Hexton had an easy task when he came to consider the "outworks" of eating and drinking.
"No man [he protests] can maintain that mustard and horse-radish are necessary to life, no one can possibly believe that dishes are rendered more wholesome or more nourishing by the addition of elaborate sauces and condiments. Bedlam alone could advance the proposition that a jelly sustains and fortifies any the more by being made in an extravagant shape, and coloured with some bright pigment. If food were really a necessary, as is pretended, probably five minutes would suffice for its consumption: it would be prepared in some soluble form, and would be swallowed by the bedside, the first thing in the morning, and the last thing at night. It would certainly not be served to people in a silly costume by ministrants dressed in a sillier; it would not be disguised in all imaginable forms and colours, concealed by strange flavourings, on a board richly draped, decorated like an altar with lights and flowers; while, in some cases, music is played on a band of instruments. [Note: how all these circumstances fit in with a savage rite of initiation.] Thus: the accidents of the food and drink mania being frankly lunatic, we may safely conclude that the habit is irrational in its essence."
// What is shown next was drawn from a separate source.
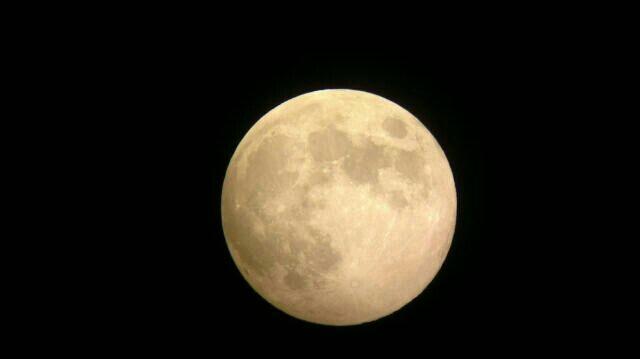 皮埃尔摘月亮读后感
He demonstrated the fact that the practice of dining appealed to children and backward races: that young people, savages, and the middle ages were all gluttonous, obsessed by the thought of the banquet. As for material advantage, a frightful food scandal was even then the chief topic of the papers, and pages of the treatise deal with the poisonous adulteration of food and drink, with the dangers that lurk in the very purest products, with the estimated mortality due to the use of milk—a more dangerous beverage than brandy or strong beer. Water, of course, had slain whole armies, had spread plague and pestilence over continents. It would be difficult to say whether opium and its preparations or tea and coffee worked the greatest harm to men. The vegetarians had shown conclusively enough that the carnivorous habit was a fatal and horrible vice; and it was not possible to deny that the vegetarian races had surpassed the carnivorous in the record of inhuman crime. The rice-eating Indian was at once feeble physically and diabolically cruel and treacherous. It was clear that the platter and the cup were responsible for more disease, misery, and death than all the plagues of the Dark Ages; they were, perhaps, more fatal to humanity than the Christian Church itself.
The last lines are written in a staggering and uneven script. Charles Hexton died, as he had lived, a progressive and liberal thinker. When once the truth was clear to him, neither food nor drink passed his lips; as he said: "I might as well say my prayers as dine; the one process is no more illogical than the other." He was, indeed, a martyr to principle.